Brief descriptive captions:
++++++++++++++++++++

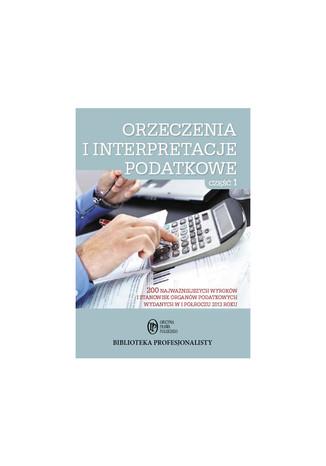 Orzeczenia i interpretacje podatkowe, Część 1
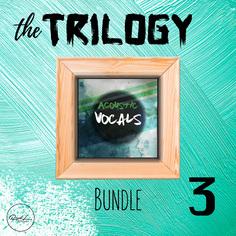 The Trilogy Bundle Vol 3: Acoustic Vocals
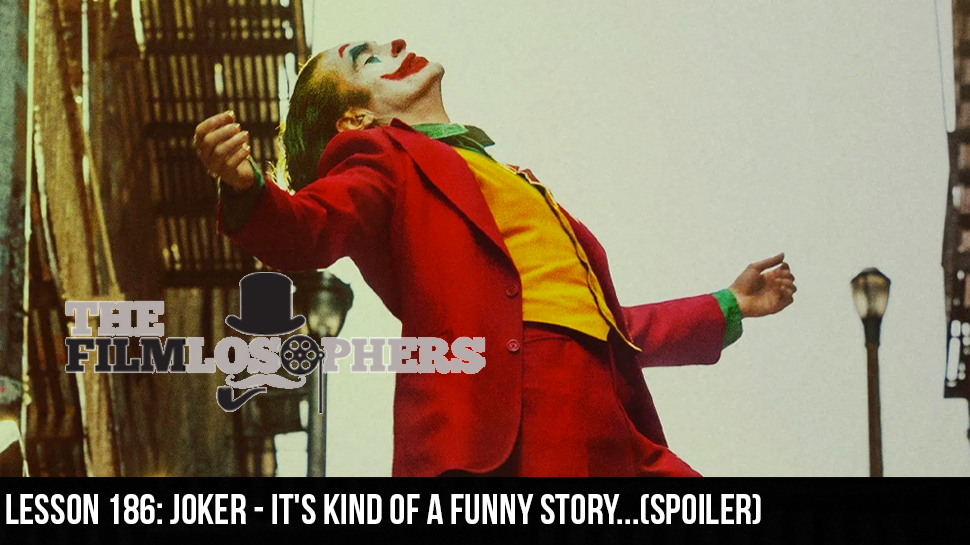 Lesson 186: Joker – It's Kind of a Funny Story…(Spoiler)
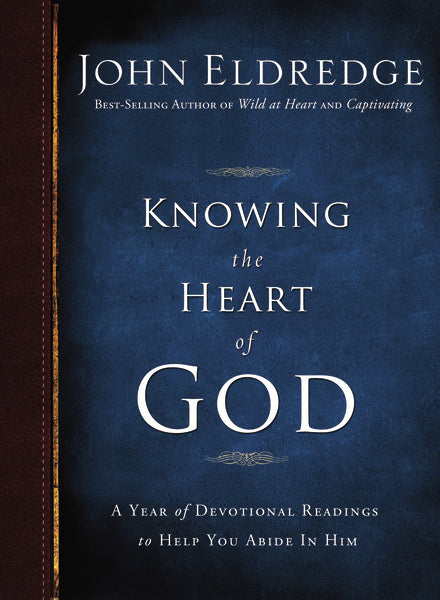 Knowing the Heart of God: A Year of Devotional Readings to Help You Abide in Him by John Eldredge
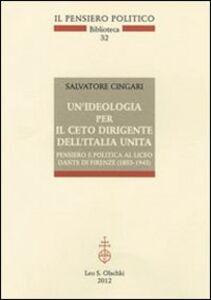 Foto Cover di Un' ideologia per il ceto dirigente dell'Italia unita. Pensiero e politica al Liceo Dante di Firenze (1853-1945), Libro di  edito da Olschki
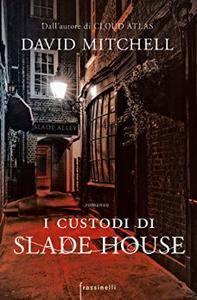 David Mitchell - I custodi di Slade House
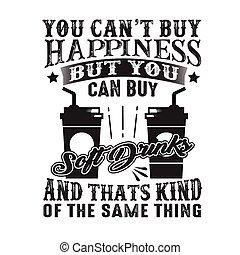 achat, mais, boisson non-alcoolisée, bonheur, bon, chose, ...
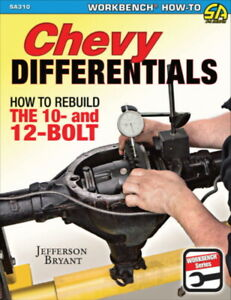 Chevy Differentials - How To Rebuild The 10 & 12 Bolt - Book SA310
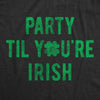 Party Til You're Irish Men's Tshirt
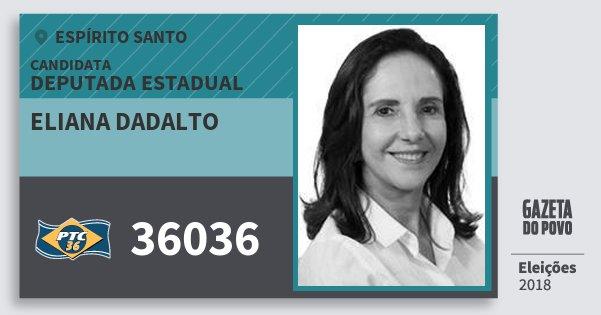 Santinho Eliana Dadalto 36036 (PTC) Deputada Estadual | Espírito Santo | Eleições 2018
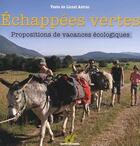 Couverture du livre « échappées vertes ; propositions de vacances écologiques » de Lionel Astruc aux éditions Terre Vivante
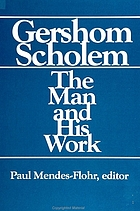 Gershom Scholem : the man and his work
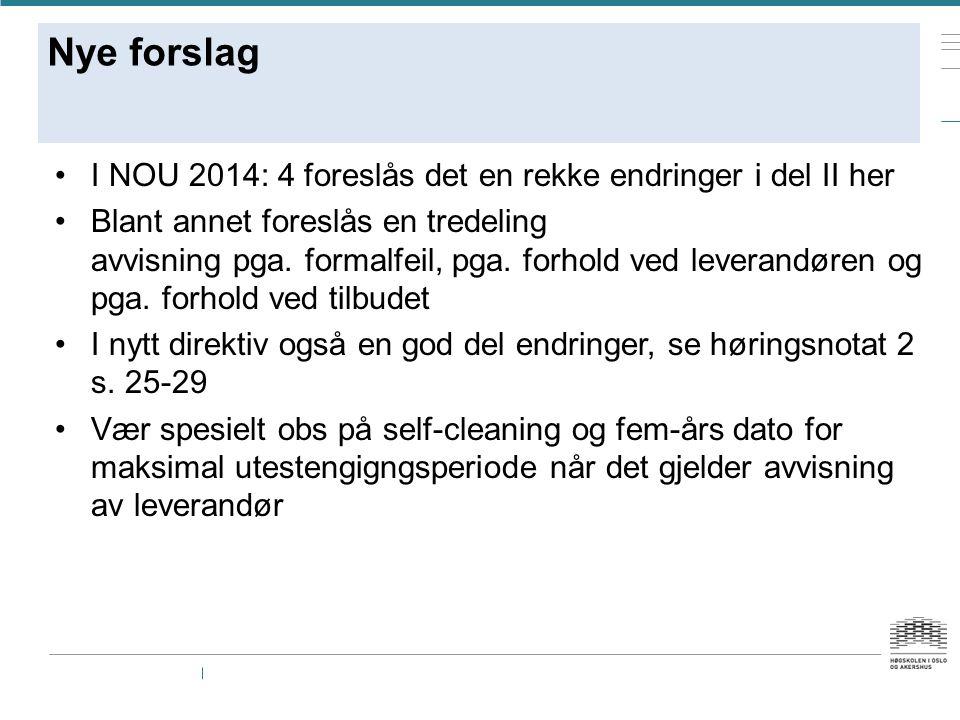 Nye forslag I NOU 2014: 4 foreslås det en rekke endringer i del II her Blant annet foreslås en tredeling avvisning pga. formalfeil, pga. forhold ved l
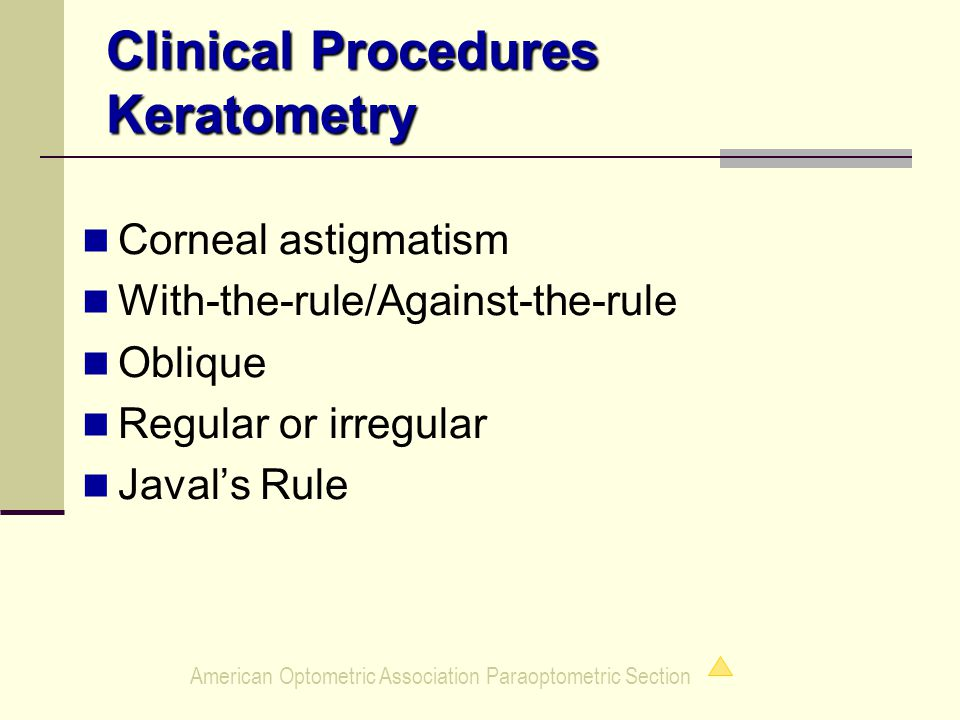 American Optometric Association Paraoptometric Section Clinical Procedures Keratometry Corneal astigmatism With-the-rule/Against-the-rule Oblique Regular or irregular Javal's Rule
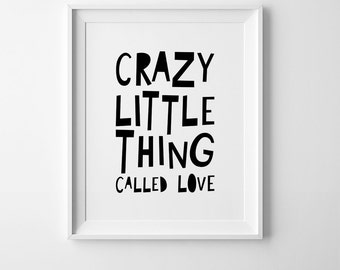 Crazy little thing called love nursery print, kids room decor, printable quote, digital print, Scandinavian print, wall art quote, kids art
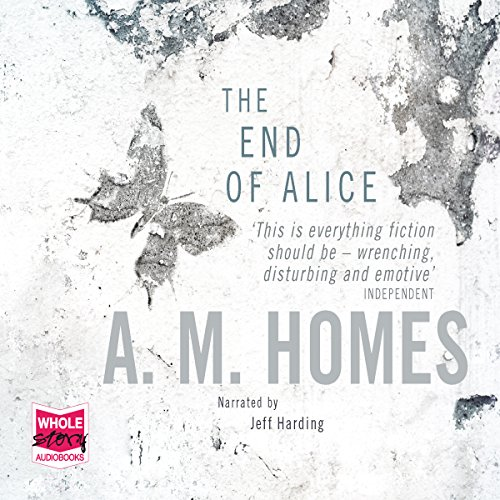 The End of Alice                   By:                                                                                                                                 A. M. Homes                               Narrated by:                                                                                                                                 Jeff Harding                      Length: 8 hrs and 58 mins     1 rating     Overall 4.0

++++++++++++++++++++

**Task item**
The copy should hold only the lines from the one with "David Mitchell - I custodi di Slade House" through the one with "Gershom Scholem : the man and his work", exactly as they stand above. Leave out the pictures.

**Output of the task**
 David Mitchell - I custodi di Slade House
 achat, mais, boisson non-alcoolisée, bonheur, bon, chose, ...
 Chevy Differentials - How To Rebuild The 10 & 12 Bolt - Book SA310
 Party Til You're Irish Men's Tshirt
 Santinho Eliana Dadalto 36036 (PTC) Deputada Estadual | Espírito Santo | Eleições 2018
 Couverture du livre « échappées vertes ; propositions de vacances écologiques » de Lionel Astruc aux éditions Terre Vivante
 Gershom Scholem : the man and his work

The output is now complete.